So yes, I was pretty much surrounded by people who know their passions yet everytime such talks left hanging on my end. Everytime the question was thrown back at me, “so Darren, what’s yours?” I had nothing much to say.
To face the truth, I have not found what I can honestly and sincerely say I will love doing for life.
Since young, life in generally was along the path called “mainstream”. I conformed to things around me, did what seemed to be the right thing, never really stepped out of my comfort zone to try something new. (okay partially cause I was bullied for a while so I tried keeping to myself at times, but I’ll save that story for the future if we do run into that topic again.)
But yeah, I didn’t go for any particular classes, special lessons or stuff like that to find out whether I truly had a knack or liking for something. While some found their true love for a particular sport or musical instrument or a form of art, I was just being the kid most kids grow up to be-dumb, dull and destined average adults, who go on to lead mainstream lives. (Mum and dad, if you were to read this, don’t kill me. I’m not saying you guys didn’t give me the chance to explore, I’m saying how foolish I was to not ask you guys for the chance to let me explore.)

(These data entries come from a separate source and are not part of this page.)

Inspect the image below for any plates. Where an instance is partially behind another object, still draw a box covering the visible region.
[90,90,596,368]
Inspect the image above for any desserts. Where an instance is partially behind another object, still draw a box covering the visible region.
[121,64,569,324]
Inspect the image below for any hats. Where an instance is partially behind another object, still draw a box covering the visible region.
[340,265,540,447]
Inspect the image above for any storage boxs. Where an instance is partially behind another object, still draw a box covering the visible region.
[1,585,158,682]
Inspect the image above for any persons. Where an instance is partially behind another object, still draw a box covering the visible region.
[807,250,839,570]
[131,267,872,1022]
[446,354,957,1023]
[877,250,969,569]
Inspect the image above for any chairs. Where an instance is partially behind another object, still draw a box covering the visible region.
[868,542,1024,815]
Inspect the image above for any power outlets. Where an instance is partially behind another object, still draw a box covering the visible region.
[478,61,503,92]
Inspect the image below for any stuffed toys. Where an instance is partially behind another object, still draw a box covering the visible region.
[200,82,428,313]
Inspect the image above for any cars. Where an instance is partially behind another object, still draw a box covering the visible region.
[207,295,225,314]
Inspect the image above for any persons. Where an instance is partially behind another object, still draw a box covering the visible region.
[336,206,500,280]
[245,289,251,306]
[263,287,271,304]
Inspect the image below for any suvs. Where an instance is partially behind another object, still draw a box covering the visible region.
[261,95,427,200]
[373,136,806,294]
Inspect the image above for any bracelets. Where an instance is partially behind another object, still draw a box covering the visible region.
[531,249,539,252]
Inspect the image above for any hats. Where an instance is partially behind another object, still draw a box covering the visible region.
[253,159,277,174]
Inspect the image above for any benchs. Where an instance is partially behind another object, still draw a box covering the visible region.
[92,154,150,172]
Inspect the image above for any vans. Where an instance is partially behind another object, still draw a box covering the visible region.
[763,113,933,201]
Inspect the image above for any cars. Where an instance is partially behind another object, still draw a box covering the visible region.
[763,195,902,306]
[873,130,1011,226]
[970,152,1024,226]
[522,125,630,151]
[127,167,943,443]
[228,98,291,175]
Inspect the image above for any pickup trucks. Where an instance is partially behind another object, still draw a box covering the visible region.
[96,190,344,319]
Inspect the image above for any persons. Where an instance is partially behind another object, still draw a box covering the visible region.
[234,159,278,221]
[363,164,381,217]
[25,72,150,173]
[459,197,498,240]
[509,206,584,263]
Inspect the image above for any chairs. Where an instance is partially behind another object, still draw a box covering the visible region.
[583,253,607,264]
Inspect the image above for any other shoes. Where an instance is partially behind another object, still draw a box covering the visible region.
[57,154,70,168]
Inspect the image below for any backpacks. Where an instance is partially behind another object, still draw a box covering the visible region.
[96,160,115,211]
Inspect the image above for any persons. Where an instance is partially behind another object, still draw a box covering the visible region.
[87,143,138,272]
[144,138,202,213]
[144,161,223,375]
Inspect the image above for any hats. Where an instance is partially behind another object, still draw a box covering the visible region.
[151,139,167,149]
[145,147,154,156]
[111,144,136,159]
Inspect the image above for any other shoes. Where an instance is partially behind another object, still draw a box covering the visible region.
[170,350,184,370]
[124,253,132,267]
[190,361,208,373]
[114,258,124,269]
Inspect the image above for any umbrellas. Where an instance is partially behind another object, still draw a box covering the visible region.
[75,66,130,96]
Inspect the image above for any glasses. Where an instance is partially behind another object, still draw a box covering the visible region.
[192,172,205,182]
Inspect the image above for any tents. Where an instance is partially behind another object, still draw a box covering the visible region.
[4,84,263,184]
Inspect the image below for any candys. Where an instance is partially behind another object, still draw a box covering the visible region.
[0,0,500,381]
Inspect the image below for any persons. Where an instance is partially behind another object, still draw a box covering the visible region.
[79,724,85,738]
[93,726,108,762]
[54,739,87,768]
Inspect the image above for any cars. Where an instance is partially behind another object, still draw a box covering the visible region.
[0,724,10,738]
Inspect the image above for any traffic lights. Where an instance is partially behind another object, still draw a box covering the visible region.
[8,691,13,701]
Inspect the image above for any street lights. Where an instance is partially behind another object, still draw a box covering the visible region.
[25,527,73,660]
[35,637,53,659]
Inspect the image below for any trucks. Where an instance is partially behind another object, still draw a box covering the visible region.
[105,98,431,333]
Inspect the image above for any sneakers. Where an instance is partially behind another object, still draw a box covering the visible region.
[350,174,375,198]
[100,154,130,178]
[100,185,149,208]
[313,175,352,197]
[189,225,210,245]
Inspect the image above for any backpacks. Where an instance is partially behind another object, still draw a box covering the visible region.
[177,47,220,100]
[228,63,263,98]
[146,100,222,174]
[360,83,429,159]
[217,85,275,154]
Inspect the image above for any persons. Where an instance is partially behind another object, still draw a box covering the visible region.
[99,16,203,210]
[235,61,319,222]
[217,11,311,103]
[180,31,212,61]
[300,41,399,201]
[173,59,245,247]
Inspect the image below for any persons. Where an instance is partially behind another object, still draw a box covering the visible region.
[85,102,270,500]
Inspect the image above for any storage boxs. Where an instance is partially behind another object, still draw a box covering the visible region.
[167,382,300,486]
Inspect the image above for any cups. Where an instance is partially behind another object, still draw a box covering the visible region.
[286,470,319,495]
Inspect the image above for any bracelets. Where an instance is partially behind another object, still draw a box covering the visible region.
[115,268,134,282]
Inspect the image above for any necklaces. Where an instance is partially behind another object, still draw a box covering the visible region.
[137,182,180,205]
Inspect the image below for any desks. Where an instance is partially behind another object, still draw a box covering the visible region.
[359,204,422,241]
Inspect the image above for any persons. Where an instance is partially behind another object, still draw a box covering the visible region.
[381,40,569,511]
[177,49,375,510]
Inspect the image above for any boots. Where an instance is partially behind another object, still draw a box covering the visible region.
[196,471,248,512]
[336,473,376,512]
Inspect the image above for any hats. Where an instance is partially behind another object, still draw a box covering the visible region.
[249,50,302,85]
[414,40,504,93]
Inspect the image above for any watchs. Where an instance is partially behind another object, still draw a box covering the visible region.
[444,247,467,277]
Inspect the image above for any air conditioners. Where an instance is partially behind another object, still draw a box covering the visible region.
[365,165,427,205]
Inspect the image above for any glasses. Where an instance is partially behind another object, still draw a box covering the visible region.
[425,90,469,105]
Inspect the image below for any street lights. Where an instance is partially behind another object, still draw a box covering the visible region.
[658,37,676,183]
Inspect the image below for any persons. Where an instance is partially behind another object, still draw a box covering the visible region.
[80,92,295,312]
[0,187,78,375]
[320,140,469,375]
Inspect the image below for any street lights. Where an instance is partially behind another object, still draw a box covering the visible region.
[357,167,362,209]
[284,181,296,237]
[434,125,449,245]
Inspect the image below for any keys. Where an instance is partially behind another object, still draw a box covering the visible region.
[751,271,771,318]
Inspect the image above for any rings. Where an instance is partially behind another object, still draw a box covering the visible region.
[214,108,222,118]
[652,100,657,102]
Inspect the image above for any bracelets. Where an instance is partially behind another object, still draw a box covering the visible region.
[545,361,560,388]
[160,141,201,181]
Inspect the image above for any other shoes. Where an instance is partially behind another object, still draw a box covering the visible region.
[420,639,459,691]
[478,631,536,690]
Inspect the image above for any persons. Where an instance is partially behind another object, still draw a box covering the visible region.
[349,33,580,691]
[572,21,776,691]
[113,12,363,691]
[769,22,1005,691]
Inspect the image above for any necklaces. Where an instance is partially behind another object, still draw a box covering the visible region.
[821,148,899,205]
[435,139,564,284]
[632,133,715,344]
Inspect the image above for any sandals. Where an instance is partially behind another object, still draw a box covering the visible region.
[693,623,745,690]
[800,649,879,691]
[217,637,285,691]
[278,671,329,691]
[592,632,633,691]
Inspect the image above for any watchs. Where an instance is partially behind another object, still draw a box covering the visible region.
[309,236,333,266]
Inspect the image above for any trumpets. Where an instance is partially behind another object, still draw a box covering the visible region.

I was into soccer as a kid, always loved playing the game, but never took it further than mere leisure kicking around at the park near my house in those younger years.
Then as I grew up, singing and music caught up with me. I started making videos of covers, but was always shy to sing in front of people.
Looking back, I wondered why, why I didn’t take these interests to the next level. To find out more about them and see where I could go from there.
I was too afraid, too afraid to make a mistake. My parents were afraid, afraid of making a mistake.
Put those together and we are a bunch of people fearing to make mistakes. But without ever risking to make a mistake, how will we ever know it is a mistake, how will we learn from the mistake to not make future mistakes. If we do not give ourselves a chance, just one shot at things, life will forever be on it’s auto repeat as to how our ancestors have led their lives, cause we are so scared to make the mistake we just follow and lead lives similar to theirs.
We need mistakes in our lives, that’s the truth it is through mistakes we realise how important particular matters, people or issues mean to us. Without it, life will be boring and by not making mistakes we cannot find adventure.
It’s time to cut out following the mainstream. Being a professional- a doctor, lawyer, accountant, engineer. I ain’t saying they are not good, but even though some people find their passion in those, that’s not me. As much security as those stuff bring and with the knowing that things won’t go wrong choosing those paths, in the long run things will work out. But life will be lacking something, that something starting with a P and that’s passion. Without it, things will not pick up once it hits a plateau.
But then again, how to find the passion?
We can only find out by following one’s gut. It may be a mistake, but we will sort it out then. However, it’ll definitely be better than not daring to suffer a mistake wouldn’t it? For who knows, if it was the right roll of the dice, it’s just the beginning of something great.